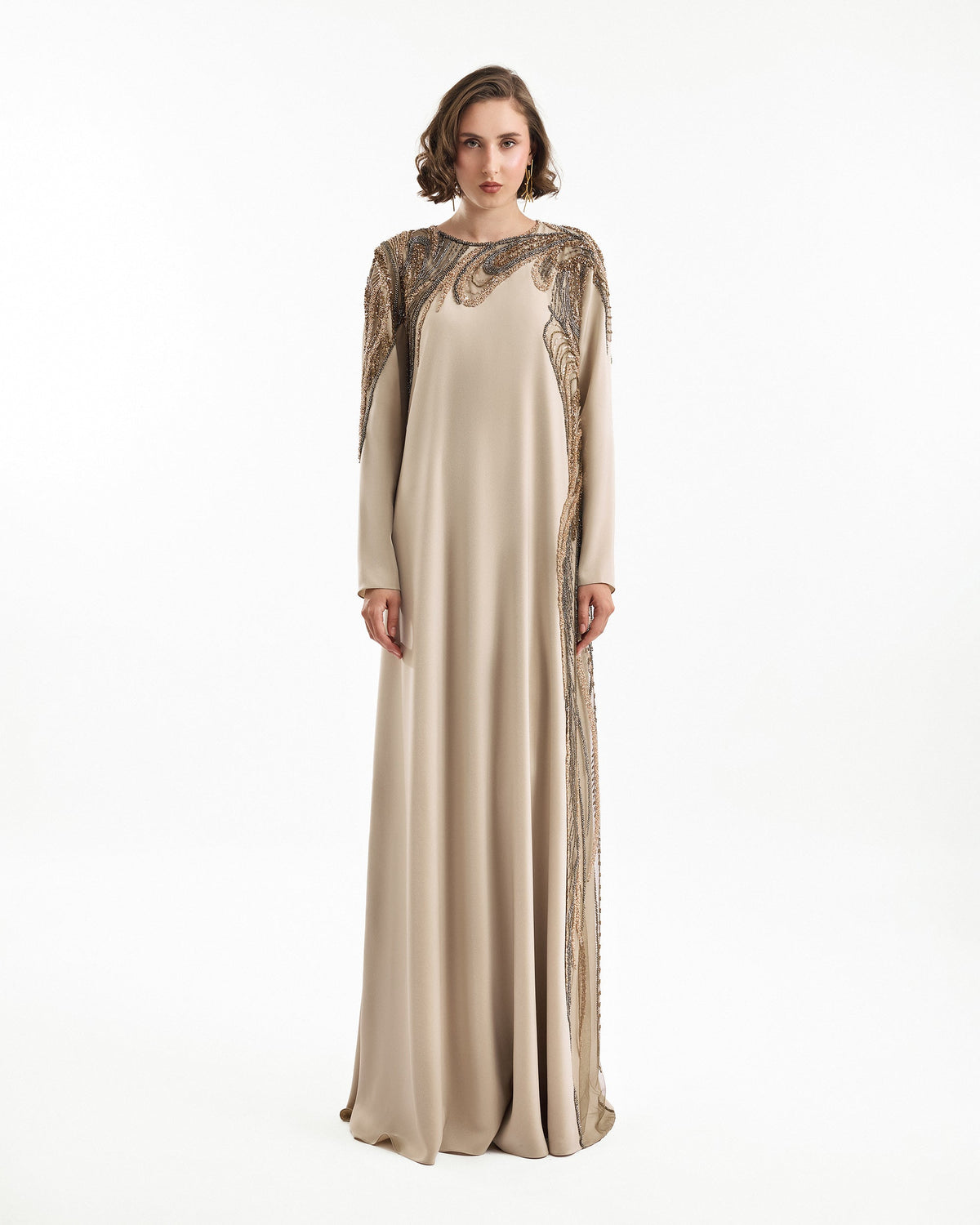 Asymmetrical Beading Dress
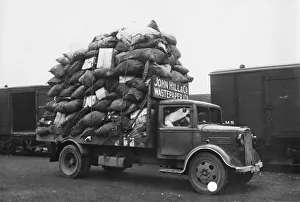 Van loaded with waste paper from the General Stores at Swindon Works, 1941 Van loaded with waste paper from the General Stores at Swindon Works, 1941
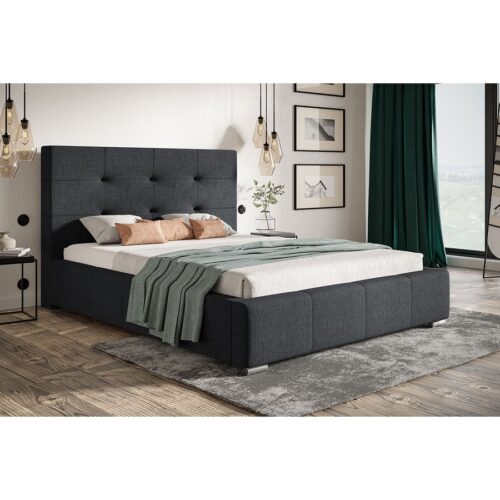 Superior Model 5 Polstret Sengeramme Med Opbevaring Fra CozyQuilt Sleep | Håndlaves i Møbelstof, Fløjl, Velour & Læder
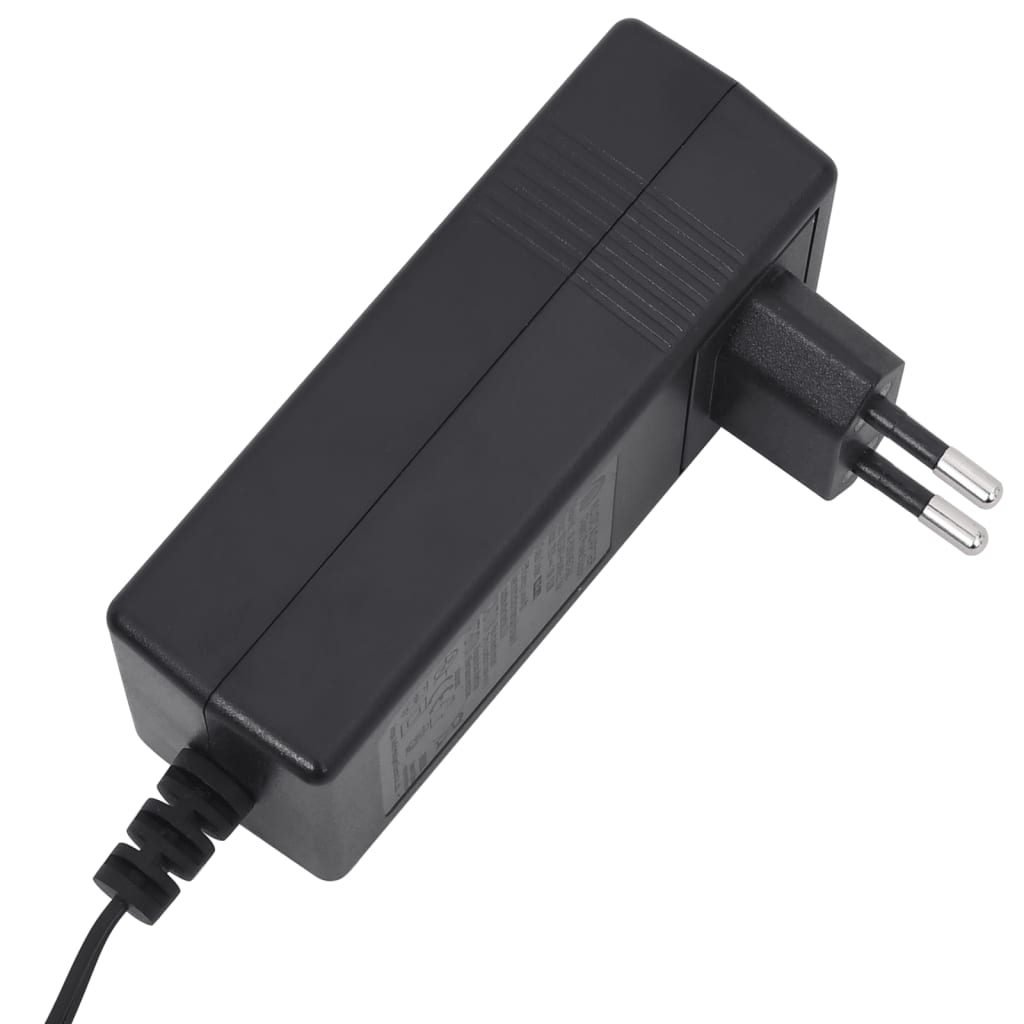 Rozkładany fotel masujący, elektryczny, ciemnozielony, tkanina - obrazek 12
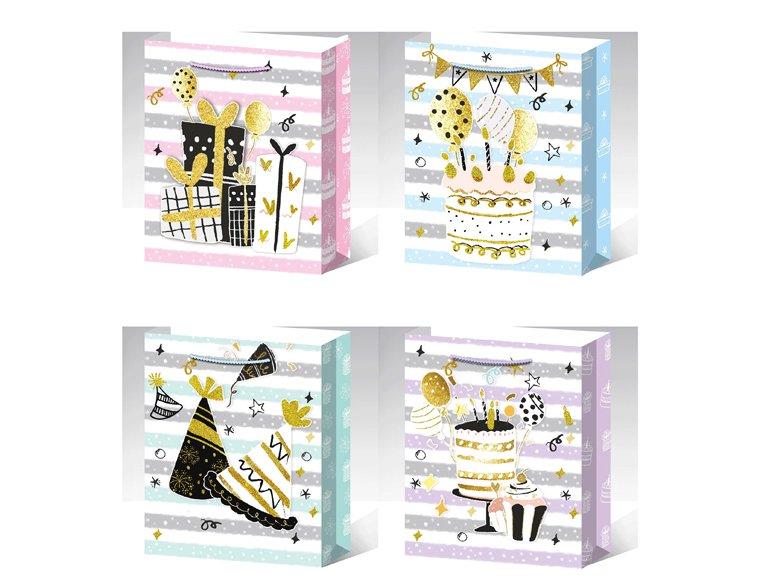 Bolsas de regalo, 18 × 24 × 8,5 cm, modelo 91614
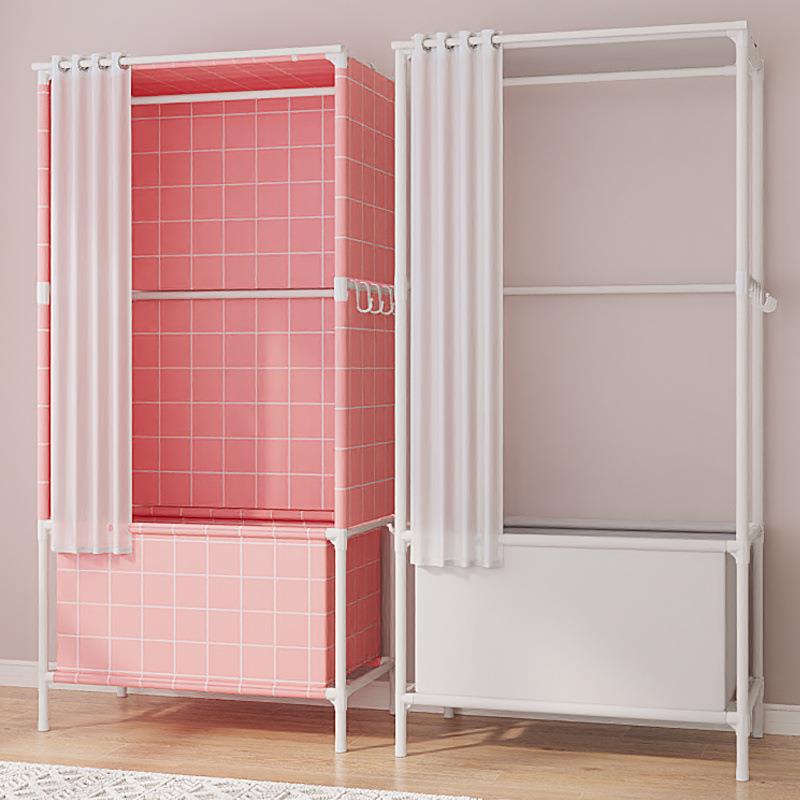 卧室床头衣架落地门口挂衣服架子宿舍简易布衣柜衣帽架收纳置物架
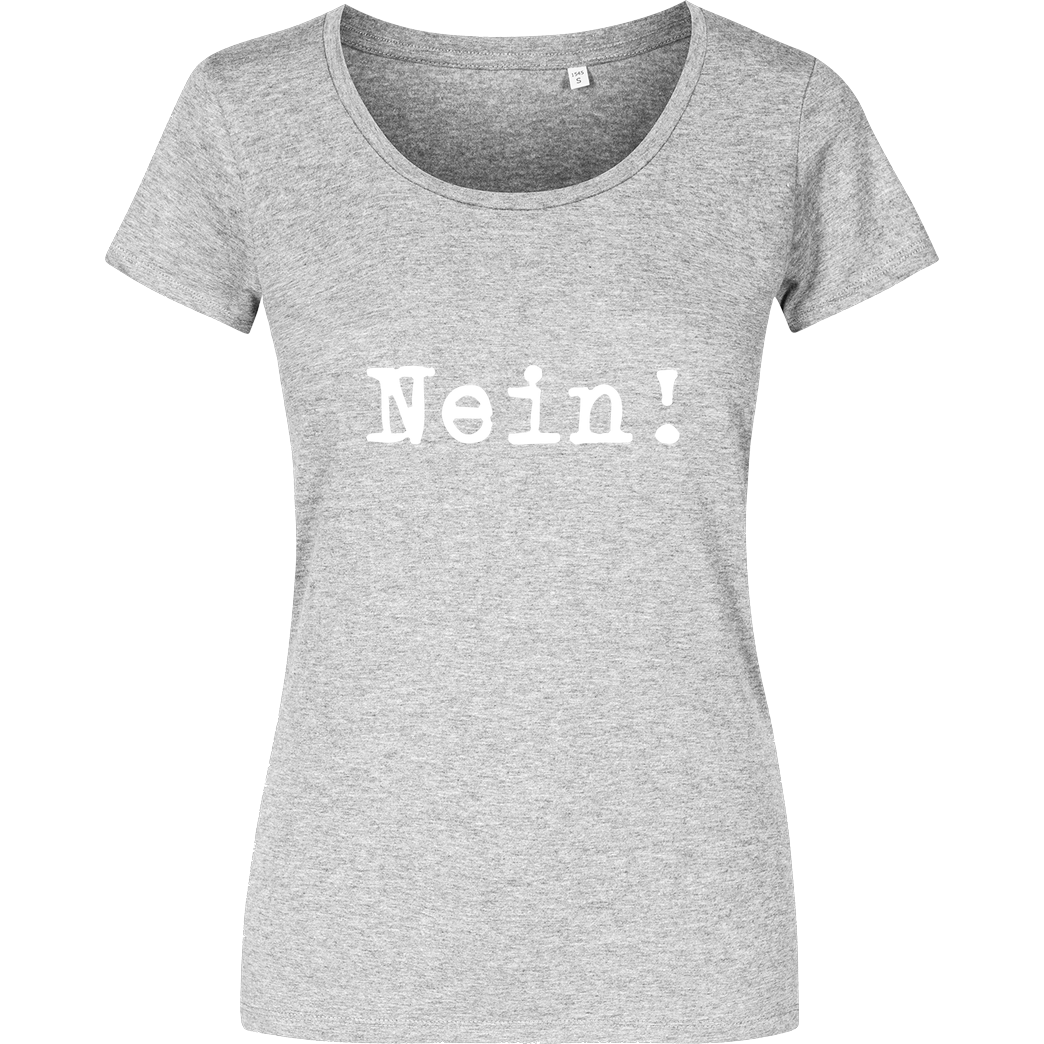 None Nein! T-Shirt Girlshirt heather grey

--*--

Update every entry above by replacing "waste paper" with "scrap paper" and keeping all other text unchanged. Omit the pictures from your answer.

 Asymmetrical Beading Dress
 Van loaded with scrap paper from the General Stores at Swindon Works, 1941 Van loaded with scrap paper from the General Stores at Swindon Works, 1941
 Superior Model 5 Polstret Sengeramme Med Opbevaring Fra CozyQuilt Sleep | Håndlaves i Møbelstof, Fløjl, Velour & Læder
 Rozkładany fotel masujący, elektryczny, ciemnozielony, tkanina - obrazek 12
 Bolsas de regalo, 18 × 24 × 8,5 cm, modelo 91614
 卧室床头衣架落地门口挂衣服架子宿舍简易布衣柜衣帽架收纳置物架
 None Nein! T-Shirt Girlshirt heather grey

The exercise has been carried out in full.